__Task statement__. Records follow. Pull out every line that contains "spotted".

__Dataset records__.
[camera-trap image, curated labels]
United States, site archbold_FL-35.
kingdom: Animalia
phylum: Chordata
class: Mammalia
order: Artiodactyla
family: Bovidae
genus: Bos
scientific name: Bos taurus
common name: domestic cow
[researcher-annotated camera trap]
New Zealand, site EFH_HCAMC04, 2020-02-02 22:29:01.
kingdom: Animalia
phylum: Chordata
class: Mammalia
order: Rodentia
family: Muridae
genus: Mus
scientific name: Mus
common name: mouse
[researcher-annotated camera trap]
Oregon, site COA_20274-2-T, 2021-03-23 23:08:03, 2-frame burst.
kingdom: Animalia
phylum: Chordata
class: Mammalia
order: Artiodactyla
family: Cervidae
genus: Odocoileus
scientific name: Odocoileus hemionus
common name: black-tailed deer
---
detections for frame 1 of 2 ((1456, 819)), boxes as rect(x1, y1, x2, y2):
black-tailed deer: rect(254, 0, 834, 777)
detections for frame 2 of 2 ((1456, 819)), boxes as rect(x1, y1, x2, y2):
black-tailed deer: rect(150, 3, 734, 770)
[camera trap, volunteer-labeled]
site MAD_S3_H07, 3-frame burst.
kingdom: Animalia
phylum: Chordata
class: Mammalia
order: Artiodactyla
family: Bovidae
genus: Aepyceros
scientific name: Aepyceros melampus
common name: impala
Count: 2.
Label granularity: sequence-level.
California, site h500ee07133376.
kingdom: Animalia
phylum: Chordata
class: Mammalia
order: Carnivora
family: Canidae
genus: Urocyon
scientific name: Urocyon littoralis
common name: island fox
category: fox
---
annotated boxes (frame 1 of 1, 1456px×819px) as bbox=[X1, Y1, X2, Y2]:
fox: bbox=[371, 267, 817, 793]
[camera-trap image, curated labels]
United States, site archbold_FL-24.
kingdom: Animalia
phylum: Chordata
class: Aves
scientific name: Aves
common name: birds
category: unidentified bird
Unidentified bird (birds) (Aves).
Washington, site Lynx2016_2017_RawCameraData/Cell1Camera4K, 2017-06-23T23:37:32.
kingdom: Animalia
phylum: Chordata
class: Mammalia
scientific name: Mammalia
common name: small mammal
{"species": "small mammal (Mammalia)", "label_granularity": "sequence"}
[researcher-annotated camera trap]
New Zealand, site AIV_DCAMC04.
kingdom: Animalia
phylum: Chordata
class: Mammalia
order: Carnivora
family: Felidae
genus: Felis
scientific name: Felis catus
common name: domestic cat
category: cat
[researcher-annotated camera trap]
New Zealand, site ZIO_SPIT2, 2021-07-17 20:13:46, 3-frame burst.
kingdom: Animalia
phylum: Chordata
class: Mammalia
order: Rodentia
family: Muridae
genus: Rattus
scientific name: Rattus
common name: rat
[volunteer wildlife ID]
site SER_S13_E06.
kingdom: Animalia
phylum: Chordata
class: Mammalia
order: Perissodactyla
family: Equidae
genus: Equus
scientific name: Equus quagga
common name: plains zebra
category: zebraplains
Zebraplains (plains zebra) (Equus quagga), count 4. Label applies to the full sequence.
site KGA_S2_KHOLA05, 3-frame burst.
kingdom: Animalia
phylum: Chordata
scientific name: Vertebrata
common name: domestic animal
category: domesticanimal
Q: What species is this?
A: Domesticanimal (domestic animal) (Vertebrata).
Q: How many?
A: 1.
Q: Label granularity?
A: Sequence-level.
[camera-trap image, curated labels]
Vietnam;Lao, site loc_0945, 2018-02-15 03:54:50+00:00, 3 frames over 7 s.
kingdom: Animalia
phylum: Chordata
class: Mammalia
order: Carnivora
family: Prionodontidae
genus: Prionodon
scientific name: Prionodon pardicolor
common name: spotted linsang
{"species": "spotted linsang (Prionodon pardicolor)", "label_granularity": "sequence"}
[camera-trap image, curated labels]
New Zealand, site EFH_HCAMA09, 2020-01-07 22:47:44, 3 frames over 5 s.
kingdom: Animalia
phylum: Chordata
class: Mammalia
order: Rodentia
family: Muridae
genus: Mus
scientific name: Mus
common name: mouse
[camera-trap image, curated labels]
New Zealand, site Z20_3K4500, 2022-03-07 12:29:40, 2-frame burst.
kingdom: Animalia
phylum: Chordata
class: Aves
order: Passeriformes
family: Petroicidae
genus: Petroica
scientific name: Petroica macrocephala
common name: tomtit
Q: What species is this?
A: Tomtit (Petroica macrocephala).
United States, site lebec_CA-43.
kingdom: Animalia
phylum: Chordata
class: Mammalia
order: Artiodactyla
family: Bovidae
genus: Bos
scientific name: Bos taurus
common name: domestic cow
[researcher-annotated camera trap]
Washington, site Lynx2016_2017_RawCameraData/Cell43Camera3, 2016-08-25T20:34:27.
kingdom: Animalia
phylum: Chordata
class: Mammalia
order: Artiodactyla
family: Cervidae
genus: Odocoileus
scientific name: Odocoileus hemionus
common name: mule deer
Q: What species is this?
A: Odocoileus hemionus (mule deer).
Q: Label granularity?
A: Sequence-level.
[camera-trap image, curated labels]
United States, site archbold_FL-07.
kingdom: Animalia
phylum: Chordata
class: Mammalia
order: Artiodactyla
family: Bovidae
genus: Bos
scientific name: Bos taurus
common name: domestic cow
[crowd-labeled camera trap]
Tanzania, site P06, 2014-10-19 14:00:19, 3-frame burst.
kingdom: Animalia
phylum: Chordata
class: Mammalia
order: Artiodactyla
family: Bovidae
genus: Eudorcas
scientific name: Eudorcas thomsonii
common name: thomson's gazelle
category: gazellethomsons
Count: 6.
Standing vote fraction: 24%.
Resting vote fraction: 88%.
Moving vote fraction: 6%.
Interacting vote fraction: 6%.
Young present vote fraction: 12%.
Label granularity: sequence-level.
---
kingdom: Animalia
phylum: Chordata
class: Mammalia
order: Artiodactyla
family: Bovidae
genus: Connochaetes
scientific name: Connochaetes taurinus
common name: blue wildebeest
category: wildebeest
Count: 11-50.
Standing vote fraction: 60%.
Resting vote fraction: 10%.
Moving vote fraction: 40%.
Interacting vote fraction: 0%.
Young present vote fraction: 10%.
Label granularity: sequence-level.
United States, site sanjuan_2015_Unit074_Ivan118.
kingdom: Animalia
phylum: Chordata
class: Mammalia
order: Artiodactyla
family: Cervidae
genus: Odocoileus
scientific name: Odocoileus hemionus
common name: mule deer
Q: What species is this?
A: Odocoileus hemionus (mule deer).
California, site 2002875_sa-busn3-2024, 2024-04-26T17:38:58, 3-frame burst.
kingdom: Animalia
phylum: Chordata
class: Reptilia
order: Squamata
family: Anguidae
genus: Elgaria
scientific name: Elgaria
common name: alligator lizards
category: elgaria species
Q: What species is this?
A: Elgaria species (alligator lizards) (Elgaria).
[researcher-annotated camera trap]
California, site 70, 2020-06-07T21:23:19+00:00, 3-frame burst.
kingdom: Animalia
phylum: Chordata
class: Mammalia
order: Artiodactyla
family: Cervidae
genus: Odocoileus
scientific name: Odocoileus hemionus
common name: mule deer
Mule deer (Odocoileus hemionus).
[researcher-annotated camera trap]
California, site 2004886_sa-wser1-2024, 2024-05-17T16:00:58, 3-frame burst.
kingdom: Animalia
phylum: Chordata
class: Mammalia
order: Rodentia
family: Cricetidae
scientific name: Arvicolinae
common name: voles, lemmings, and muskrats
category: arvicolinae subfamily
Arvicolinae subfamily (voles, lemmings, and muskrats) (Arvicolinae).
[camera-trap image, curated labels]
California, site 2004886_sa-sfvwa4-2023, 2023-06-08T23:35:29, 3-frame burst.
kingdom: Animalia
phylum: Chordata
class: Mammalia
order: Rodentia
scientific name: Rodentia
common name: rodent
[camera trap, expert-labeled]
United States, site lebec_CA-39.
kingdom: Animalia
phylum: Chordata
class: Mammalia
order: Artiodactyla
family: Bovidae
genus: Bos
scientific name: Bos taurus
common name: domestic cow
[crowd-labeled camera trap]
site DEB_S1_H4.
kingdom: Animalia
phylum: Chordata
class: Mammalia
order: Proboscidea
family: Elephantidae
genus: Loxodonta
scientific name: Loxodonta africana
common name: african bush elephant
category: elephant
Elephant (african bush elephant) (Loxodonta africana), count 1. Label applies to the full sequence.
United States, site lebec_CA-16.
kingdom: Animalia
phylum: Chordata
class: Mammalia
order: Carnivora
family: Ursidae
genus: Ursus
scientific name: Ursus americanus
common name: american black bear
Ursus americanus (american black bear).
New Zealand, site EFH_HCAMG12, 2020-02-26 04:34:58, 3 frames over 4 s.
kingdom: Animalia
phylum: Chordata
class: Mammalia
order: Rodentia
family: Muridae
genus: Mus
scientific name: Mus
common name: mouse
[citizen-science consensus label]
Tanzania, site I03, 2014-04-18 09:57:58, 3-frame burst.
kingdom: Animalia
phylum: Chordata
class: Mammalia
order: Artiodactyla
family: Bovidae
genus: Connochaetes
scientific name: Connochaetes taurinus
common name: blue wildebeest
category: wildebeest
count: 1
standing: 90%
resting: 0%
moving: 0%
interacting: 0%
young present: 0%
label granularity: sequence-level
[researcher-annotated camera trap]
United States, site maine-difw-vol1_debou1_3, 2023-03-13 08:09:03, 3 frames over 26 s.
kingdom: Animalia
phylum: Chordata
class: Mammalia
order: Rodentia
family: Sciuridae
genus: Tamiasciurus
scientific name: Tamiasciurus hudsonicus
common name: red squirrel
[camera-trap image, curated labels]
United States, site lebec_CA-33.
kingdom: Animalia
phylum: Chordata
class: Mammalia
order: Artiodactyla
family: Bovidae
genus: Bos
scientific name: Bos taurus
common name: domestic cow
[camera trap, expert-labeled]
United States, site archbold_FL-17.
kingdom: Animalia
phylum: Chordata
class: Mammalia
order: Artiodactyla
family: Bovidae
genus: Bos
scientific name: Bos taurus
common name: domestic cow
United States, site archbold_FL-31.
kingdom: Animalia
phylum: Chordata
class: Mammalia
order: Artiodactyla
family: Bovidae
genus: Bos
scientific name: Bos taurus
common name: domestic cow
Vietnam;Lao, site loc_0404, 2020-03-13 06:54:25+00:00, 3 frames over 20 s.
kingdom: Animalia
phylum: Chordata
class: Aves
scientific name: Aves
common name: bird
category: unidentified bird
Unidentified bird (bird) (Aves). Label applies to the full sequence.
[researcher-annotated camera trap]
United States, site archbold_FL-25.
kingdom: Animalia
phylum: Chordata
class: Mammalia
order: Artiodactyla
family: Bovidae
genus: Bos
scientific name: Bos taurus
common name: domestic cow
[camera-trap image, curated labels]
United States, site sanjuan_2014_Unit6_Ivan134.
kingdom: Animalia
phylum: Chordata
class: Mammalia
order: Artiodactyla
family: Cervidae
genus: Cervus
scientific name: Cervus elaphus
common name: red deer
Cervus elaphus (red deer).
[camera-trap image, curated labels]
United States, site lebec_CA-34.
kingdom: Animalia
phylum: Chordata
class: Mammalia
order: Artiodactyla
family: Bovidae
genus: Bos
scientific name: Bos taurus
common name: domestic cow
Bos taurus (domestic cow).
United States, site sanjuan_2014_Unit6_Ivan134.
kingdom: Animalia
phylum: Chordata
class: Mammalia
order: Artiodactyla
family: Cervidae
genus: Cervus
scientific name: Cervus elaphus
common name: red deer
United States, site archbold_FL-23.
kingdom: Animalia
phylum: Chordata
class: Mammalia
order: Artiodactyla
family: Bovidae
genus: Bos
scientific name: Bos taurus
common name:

__Worked solution__.
common name: spotted linsang
{"species": "spotted linsang (Prionodon pardicolor)", "label_granularity": "sequence"}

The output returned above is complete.